The fixed, predefined nature of its tag set simplifies HTML while limiting its scope of use.  Designed to render conventional documents, the tag set is ill-suited to many other types of content.  Scientists and engineers, for example, are frustrated by the difficulty of representing mathematical equations in HTML.  Many other constituencies, meanwhile - architects, musicians, choreographers, and more - are unable to adequately describe the symbologies of their professions.  The need is for a markup language that is both more flexible than HTML and more specialized to the user's context.

HTML's second limitation - its focus on structure rather than meaning - is no less significant.  HTML content conveys no meaning.  Whether the HTML document contains a candidate's résumé, a list of suppliers, or a product data sheet, it's all just a jumble of headers, paragraphs, tables, and images to an application that consumes HTML content.  Even a simple task such as sorting HTML-coded résumé documents into alphabet­ical order would be virtually impossible.  Again, the need is for a markup language that is both more flexible than HTML and more specialized to the user's particular context.  The need is for an extensible markup language.

Extensible Markup

Devising a language that is both more flexible and more specialized to the user's context poses a dilemma, for the goals of generality and particularity are mutually exclusive.  The solution, the extended markup language XML, is more accurat­ely not a language but rather a metalanguage - a general specification for creating particular markup languages.  Hundreds of such XML-based languages have already been created, each developed for the needs of its particular user constituency.  Examples include:

◊    XBRL, the eXtensible Business Reporting Language, which businesses can use to share financial reporting information with regulatory agencies.

◊    Health Level Seven (HL7) for exchange and retrieval of electronic health records.

◊    MathML, whose tags describe both the visual presentation of a mathematical expression and the expression's meaning.

◊    JSML (Java Speech API Markup Language), a language for annotating text input to speech synthesizers.

The details of each XML-based language - that is, the names and attributes of elements, the element hierarchy, and any constraints on content within each element - are specified in its schema.  Schemas are commonly expressed in an XML Schema Definition (XSD) file, which conforms to the standard XML Schema Definition Language.[3]   For example, the JSML language specifies its particular elements and their attributes in the jsml.xsd file.  The schemas of all XML-based languages must themselves conform to a core syntax of the XML specification.  In this way, an XML parser will always be able to interpret any well-formed XML-type document.  For example, a text-to-speech syn­thes­izer can process a parsed JSML document and output speech.

[INSTRUCTION]: From the passage on HTML and XML above, list every XML-based language it gives as an example. The material that follows has no connection to the passage on HTML and XML.

[EXTRACTED INFORMATION]:
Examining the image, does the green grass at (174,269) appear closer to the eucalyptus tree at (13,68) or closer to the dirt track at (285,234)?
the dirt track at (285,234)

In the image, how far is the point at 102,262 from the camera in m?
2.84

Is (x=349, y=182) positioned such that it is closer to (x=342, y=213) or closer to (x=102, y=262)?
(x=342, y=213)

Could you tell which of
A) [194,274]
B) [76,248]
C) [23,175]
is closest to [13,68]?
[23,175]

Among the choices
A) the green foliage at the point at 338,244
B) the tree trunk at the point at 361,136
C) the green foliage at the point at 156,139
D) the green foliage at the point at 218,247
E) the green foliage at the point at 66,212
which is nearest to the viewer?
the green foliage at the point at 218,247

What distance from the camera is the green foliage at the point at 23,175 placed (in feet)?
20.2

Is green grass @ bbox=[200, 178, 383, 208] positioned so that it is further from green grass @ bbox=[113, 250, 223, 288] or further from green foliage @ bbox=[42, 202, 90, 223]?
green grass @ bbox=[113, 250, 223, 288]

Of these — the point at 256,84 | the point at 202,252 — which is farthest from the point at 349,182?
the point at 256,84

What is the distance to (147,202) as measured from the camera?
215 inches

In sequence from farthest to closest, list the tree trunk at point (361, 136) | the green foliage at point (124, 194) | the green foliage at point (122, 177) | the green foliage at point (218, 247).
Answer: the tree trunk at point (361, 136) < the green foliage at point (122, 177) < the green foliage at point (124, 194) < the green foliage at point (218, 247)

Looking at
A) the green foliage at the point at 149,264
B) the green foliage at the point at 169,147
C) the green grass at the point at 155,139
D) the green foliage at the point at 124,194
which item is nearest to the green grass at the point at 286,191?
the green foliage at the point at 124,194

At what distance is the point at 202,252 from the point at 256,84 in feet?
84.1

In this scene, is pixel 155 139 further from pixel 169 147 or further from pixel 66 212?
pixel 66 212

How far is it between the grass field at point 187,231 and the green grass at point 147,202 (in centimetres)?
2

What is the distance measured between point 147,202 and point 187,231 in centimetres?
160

[WRITTEN SOLUTION]:
- XBRL (eXtensible Business Reporting Language)
- Health Level Seven (HL7)
- MathML
- JSML (Java Speech API Markup Language)